Las cinco torres de la cárcel de Puente Alto, de cuatro pisos cada una, se levantan en medio de la barriada más populosa y una de las más pobres de Santiago de Chile. En esa mole de cemento rodeada de alambres de púas ocurrió el mayor brote de COVID-19 en una cárcel latinoamericana: más de 300 infectados.
Fue imposible frenar el contagio. Tras las rejas, no hay manera de rastrear la huella del coronavirus. “Son todos contactos de todos”, dijo la enfermera del presidio Ximena Graniffo.
En América Latina más de un millón y medio de presos están sin visitas, hacinados, muchos sin agua y con poco jabón para asearse y algunos en cuarentena en celdas de castigo ante un peligroso enemigo invisible. Hasta ahora las autoridades han reportado casi 1.400 contagiados entre convictos y guardias y en torno a una veintena de muertos en distintos países. Perú, aunque no es una de las naciones con mayor población carcelaria, se ha llevado la peor parte: más de 613 casos confirmados y al menos 13 fallecidos.

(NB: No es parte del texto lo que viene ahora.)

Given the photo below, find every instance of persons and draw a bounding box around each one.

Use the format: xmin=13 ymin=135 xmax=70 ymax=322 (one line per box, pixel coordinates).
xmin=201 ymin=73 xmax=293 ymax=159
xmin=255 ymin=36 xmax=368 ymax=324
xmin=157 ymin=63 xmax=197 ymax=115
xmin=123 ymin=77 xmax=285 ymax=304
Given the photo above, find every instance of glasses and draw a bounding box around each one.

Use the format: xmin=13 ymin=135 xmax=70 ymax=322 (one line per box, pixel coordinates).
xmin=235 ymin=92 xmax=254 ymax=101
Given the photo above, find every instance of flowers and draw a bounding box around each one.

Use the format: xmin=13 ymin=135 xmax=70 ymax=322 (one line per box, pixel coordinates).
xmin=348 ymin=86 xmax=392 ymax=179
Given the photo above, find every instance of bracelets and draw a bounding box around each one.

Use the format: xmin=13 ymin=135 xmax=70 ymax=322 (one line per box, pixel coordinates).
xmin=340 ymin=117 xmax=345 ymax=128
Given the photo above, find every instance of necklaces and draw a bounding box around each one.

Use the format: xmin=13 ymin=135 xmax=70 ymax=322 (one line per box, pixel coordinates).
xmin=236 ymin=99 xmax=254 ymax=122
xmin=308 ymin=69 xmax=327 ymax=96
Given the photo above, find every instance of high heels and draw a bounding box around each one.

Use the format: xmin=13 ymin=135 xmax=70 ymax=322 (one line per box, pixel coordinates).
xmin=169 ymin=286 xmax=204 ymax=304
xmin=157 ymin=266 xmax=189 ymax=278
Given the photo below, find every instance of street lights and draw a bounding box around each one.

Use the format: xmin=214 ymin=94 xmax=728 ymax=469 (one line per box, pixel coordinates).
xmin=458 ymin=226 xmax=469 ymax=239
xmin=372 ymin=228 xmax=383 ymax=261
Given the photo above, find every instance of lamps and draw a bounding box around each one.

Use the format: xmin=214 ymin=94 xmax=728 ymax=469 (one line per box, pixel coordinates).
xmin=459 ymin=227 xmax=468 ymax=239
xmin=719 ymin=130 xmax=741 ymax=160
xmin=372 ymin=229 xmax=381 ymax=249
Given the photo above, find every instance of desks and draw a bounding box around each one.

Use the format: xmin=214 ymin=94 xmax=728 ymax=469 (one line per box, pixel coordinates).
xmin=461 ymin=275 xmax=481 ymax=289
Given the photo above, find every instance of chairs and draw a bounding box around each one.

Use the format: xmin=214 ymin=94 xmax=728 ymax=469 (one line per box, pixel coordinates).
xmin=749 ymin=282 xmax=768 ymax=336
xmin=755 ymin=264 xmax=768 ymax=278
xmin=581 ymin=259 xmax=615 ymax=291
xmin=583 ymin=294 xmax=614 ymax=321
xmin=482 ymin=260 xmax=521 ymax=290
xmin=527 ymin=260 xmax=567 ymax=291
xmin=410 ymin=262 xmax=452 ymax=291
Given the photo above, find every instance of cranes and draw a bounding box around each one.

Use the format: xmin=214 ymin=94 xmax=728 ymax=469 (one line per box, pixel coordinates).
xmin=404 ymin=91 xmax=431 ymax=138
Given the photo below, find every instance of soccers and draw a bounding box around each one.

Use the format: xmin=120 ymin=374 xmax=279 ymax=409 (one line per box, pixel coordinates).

Pero también es cierto que el número de pruebas realizadas en cada país es muy distinto. Cuando República Dominicana evaluó a los reclusos en la prisión de La Victoria, que ha estado produciendo máscaras faciales protectoras para el público, las autoridades informaron que 239 resultaron positivos. En al menos otras cinco prisiones dominicanas también se han detectado contagiados.
Tal vez la prueba más completa parece estar teniendo lugar en Puerto Rico, donde el Departamento de Correcciones evaluará a los casi 9.000 reclusos detenidos en todo el territorio estadounidense, así como a 6.000 empleados, incluidos los guardias de la prisión.